What you need to do: Render each of the entries below as a row in a Markdown table with the columns "Row" and "Caption text", numbering the rows and skipping blank lines. Omit the pictures from your table.

::: Records

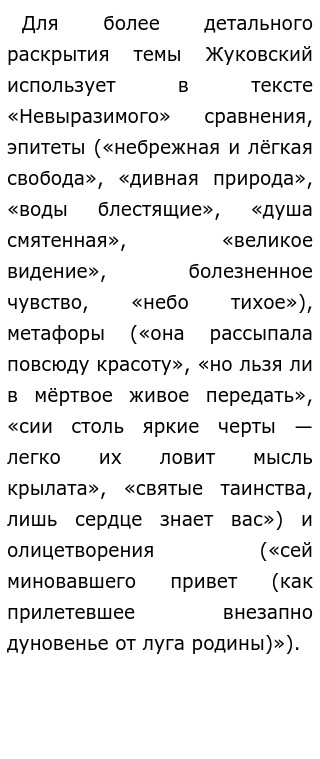 Сочинение: Стихотворение В. А. Жуковского Невыразимое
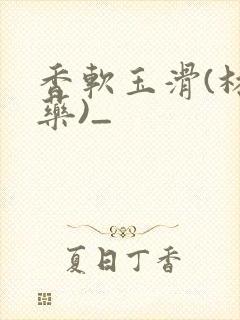 香软玉滑(林芍药)_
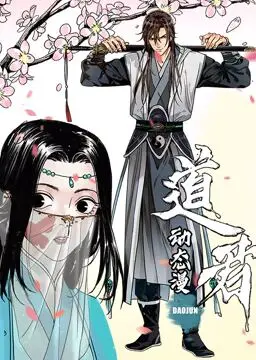 上海交换俱乐部微信群
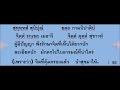 สุภาษิตนักธรรม ธรรมศึกษาชั้นเอก กระทู้ธรรมชั้นเอก หมวด จิต ขุทกนิกาย ธรรมบท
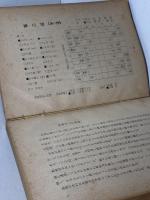 木村将棋　対A級八段十番戦　昭和25　中部日本新聞社
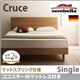 ベッド シングル【sembella】【ココスターIIIマットレス】 ブラウン 高級ドイツブランド【sembella】センべラ【Cruce】クルーセ(ウッドスプリング仕様)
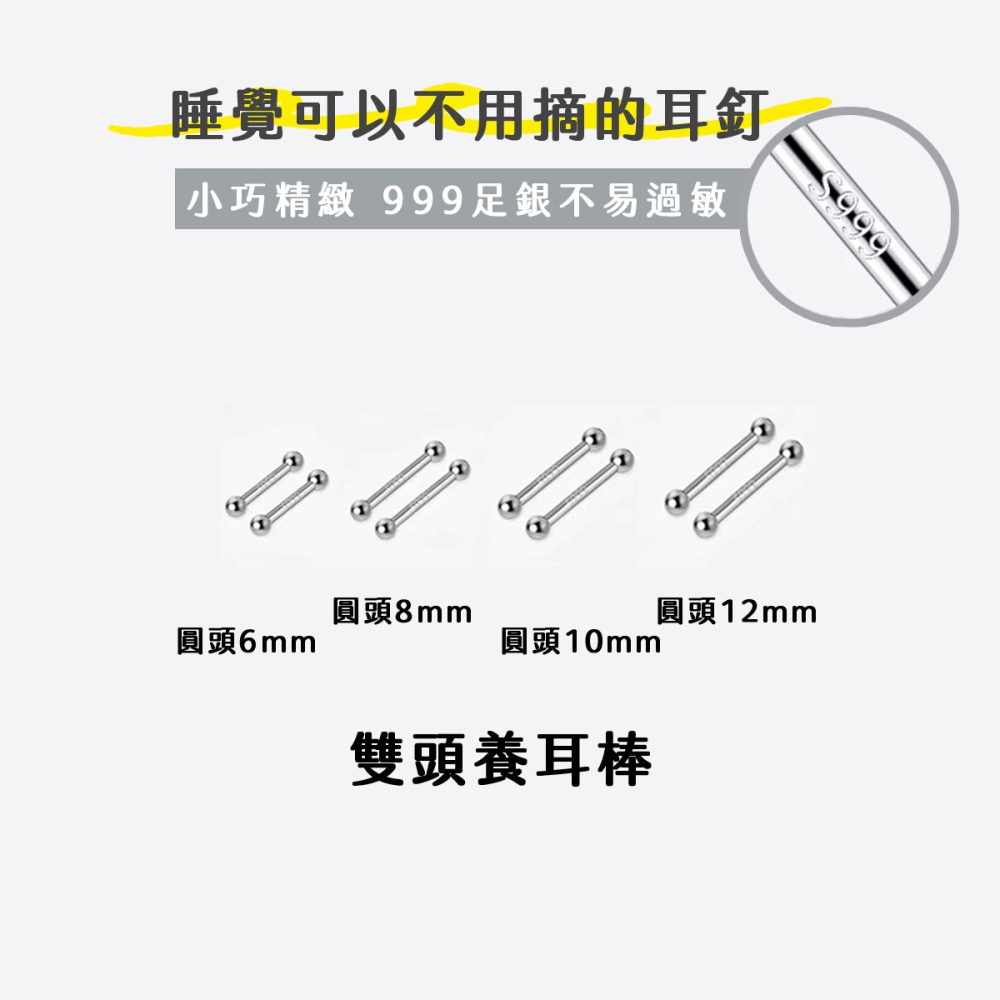 【好.樣.日.子】999足銀養耳棒 純銀耳針 銀針耳環 星星愛心圓形 養耳神器 隱形耳棒 抗過敏耳環 耳洞護理-細節圖2
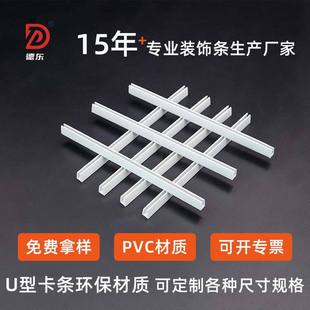 ���a�S������u�Ϳ��lled���������۰�ɫ�blu�͹�����pvc����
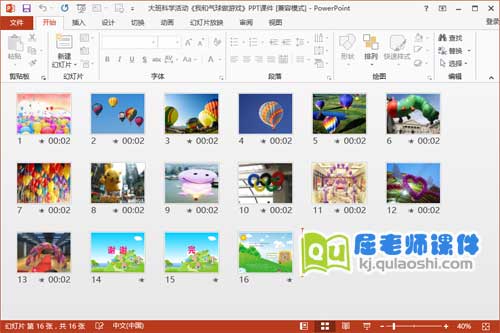 大班科学课件《我和气球做游戏》PPT课件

::::::

Result for this task:
| Row | Caption text |
|---|---|
| 1 |  Сочинение: Стихотворение В. А. Жуковского Невыразимое |
| 2 |  香软玉滑(林芍药)_ |
| 3 |  上海交换俱乐部微信群 |
| 4 |  สุภาษิตนักธรรม ธรรมศึกษาชั้นเอก กระทู้ธรรมชั้นเอก หมวด จิต ขุทกนิกาย ธรรมบท |
| 5 |  木村将棋　対A級八段十番戦　昭和25　中部日本新聞社 |
| 6 |  ベッド シングル【sembella】【ココスターIIIマットレス】 ブラウン 高級ドイツブランド【sembella】センべラ【Cruce】クルーセ(ウッドスプリング仕様) |
| 7 |  【好.樣.日.子】999足銀養耳棒 純銀耳針 銀針耳環 星星愛心圓形 養耳神器 隱形耳棒 抗過敏耳環 耳洞護理-細節圖2 |
| 8 |  ���a�S������u�Ϳ��lled���������۰�ɫ�blu�͹�����pvc���� |
| 9 |  大班科学课件《我和气球做游戏》PPT课件 |